*** Texte de la page ***
Le profil-type des classes moyennes dans les pays africains vient d’être présenté par une nouvelle enquête sur cette catégorie de personnes. C’est CFAO, un leader en Afrique de la distribution des équipements, services et biens de consommation produits par des grandes marques internationales, qui a réalisé cette étude en partenariat avec l’institut de sondage IPSOS et le cabinet de conseil Bearing Point. L’étude intitulée «Les classes moyennes en Afrique, quelle réalité, quels enjeux?» avait pour objectif de quantifier la classe moyenne en Afrique et de mieux comprendre ses habitudes de consommation.
La classe moyenne définit une catégorie de consommateurs au sein de la population. C’est elle qui, majoritairement, achète sur le marché et fait bouger la production dans les entreprises. Grâce à sa consommation, la classe moyenne influence la croissance et fait évoluer le rythme du développement. D’où l’intérêt pour les projections économiques et particulièrement pour le secteur de production industrielle et de la distribution de la connaitre. Maitriser les caractéristiques de la classe moyenne permet d’anticiper ses besoins et d’ajuster l’offre sur le marché.
Dans un contexte où l’Afrique est présentée comme un marché en pleine croissance et porteuse d’avenir pour les multinationales, notamment, ses classes moyennes font l’objet d’un grand intérêt mais aussi de nombreuses spéculations.
La toute première étude sur les classes moyennes africaines a été réalisée par la Banque africaine pour le développement (BAD) en 2011. Toutefois, les résultats de l’enquête de la BAD peinaient à faire l’unanimité. La BAD n’avait considéré que les revenus et comptabilisé dans la classe moyenne toute personne disposant de 2 à 20 dollars par jour. C’est ainsi que déjà en 2010, environ 34 % de la population africaine, soit près de 327 millions de personnes sur le continent, étaient considérés comme appartenant à la classe moyenne. Par ailleurs, les projections étaient très spectaculaires et prédisaient que le continent deviendrait très rapidement le premier pôle de consommation au monde. De nombreux observateurs avaient alors estimé que l’enquête de la BAD a surestimé la réalité. En outre, l’étude de la BAD, qui reste intéressante d’un point de vue macroéconomique, paraît insuffisante pour éclairer les entreprises spécialisées dans les biens de consommation, dont la principale cible est ces nouveaux consommateurs.
*** Données fournies ***
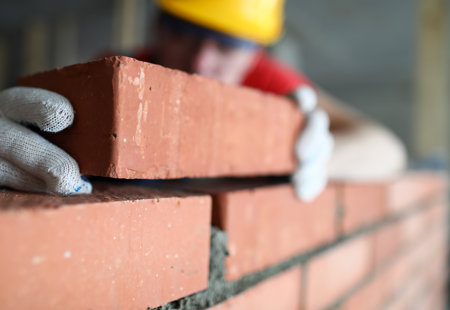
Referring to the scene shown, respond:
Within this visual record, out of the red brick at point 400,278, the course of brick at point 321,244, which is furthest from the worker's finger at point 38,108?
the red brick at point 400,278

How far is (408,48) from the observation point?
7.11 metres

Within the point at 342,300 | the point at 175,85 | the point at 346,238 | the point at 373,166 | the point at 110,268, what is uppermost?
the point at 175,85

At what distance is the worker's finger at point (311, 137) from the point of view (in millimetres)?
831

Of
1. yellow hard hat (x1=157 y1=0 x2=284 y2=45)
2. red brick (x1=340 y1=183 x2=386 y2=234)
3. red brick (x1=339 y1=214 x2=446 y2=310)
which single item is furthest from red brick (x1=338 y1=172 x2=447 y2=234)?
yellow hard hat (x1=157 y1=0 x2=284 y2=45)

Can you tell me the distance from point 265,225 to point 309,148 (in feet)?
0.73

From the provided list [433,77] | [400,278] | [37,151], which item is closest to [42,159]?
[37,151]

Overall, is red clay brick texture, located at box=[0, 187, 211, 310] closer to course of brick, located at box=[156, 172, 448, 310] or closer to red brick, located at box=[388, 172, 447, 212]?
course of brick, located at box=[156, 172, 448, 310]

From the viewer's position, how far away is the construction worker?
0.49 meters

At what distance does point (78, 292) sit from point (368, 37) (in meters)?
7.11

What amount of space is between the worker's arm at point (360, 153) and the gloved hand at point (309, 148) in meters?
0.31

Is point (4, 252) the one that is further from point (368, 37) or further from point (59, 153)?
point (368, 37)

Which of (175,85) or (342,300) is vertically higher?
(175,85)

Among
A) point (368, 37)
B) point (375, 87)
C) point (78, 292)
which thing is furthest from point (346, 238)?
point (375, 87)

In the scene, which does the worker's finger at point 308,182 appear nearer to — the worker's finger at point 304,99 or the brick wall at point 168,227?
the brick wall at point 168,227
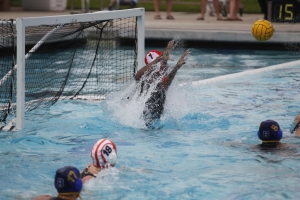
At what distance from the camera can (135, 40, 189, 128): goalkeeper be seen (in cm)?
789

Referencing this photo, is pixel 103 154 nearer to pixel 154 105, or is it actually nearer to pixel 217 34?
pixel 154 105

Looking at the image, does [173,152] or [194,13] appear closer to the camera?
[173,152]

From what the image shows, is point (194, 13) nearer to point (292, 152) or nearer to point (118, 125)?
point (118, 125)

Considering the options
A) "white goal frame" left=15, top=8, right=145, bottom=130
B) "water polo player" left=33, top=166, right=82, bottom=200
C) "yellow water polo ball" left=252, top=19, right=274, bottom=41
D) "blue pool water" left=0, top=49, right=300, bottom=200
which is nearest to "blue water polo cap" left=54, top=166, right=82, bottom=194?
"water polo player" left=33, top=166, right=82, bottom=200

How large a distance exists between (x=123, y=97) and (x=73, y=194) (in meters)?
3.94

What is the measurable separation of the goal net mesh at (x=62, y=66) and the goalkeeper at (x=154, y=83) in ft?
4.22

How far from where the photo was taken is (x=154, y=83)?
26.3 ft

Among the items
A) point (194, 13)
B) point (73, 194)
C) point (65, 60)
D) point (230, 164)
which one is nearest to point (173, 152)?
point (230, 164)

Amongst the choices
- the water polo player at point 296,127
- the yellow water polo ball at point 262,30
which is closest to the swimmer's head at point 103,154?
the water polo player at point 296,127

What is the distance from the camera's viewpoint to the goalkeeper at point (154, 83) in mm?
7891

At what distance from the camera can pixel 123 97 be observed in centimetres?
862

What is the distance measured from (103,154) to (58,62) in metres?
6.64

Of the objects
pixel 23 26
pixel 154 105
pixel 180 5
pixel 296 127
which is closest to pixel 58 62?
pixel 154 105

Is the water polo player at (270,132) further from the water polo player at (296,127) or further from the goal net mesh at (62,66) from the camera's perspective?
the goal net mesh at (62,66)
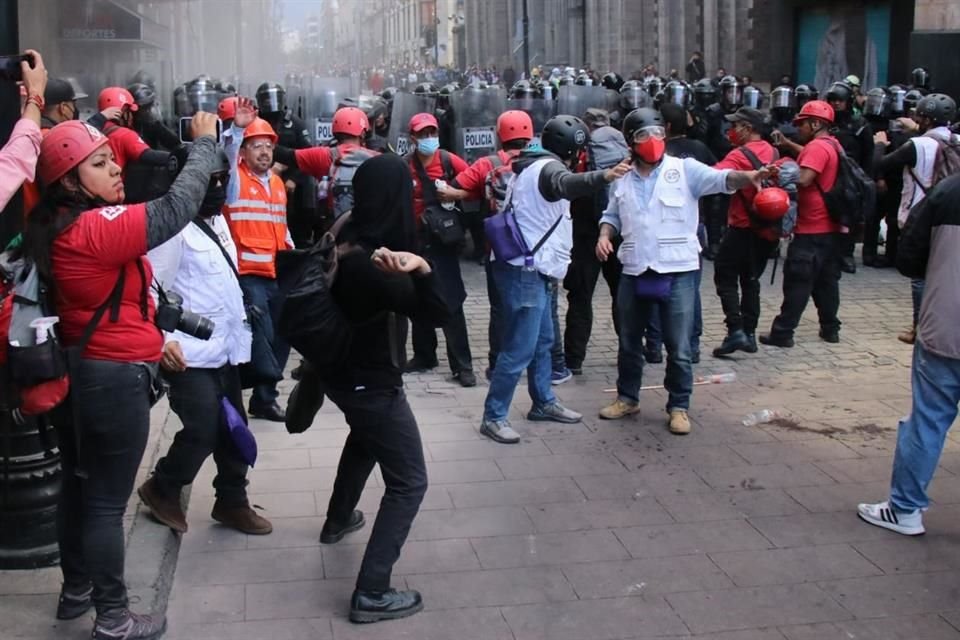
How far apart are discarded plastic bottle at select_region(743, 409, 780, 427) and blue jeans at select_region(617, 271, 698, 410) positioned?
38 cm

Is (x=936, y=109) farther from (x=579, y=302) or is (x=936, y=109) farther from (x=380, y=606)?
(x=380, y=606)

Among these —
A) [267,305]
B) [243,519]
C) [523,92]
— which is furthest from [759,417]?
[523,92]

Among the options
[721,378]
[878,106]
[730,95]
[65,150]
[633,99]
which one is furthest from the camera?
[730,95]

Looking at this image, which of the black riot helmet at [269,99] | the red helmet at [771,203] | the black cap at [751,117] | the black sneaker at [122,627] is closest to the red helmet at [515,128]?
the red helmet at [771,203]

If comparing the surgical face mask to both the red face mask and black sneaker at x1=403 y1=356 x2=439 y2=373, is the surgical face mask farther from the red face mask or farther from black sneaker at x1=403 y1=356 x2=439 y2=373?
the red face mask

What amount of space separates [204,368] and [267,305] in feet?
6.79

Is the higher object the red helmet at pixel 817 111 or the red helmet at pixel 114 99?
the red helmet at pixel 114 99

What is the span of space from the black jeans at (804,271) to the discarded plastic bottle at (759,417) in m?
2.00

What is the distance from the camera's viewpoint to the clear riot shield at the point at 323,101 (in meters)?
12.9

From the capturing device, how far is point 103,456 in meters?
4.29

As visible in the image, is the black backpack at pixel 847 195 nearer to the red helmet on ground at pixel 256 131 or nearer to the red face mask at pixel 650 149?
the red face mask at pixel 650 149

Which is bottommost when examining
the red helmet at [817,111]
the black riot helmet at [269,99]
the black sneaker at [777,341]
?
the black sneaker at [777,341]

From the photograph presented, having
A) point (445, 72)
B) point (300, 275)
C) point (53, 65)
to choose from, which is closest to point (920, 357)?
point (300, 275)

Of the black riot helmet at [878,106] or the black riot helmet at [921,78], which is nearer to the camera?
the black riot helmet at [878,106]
***
Travail à faire ->
1 – Répondez brièvement à ces questions sur le texte consacré aux classes moyennes en Afrique.
(a) Avec quel institut de sondage CFAO a-t-elle mené son étude ?
(b) En quelle année la BAD a-t-elle réalisé la toute première étude sur les classes moyennes africaines ?
(c) Selon la BAD, de combien de dollars par jour fallait-il disposer pour être compté dans la classe moyenne ?
2 – Recopiez à l'identique le passage du texte consacré aux classes moyennes en Afrique, depuis « Dans un contexte » jusqu'à « de nombreuses spéculations. ».
Les enregistrements ne sont d'aucune utilité ici.

Réponses proposées ->
1 –
(a) L'institut IPSOS.
(b) En 2011.
(c) De 2 à 20 dollars par jour.

2 –
Dans un contexte où l’Afrique est présentée comme un marché en pleine croissance et porteuse d’avenir pour les multinationales, notamment, ses classes moyennes font l’objet d’un grand intérêt mais aussi de nombreuses spéculations.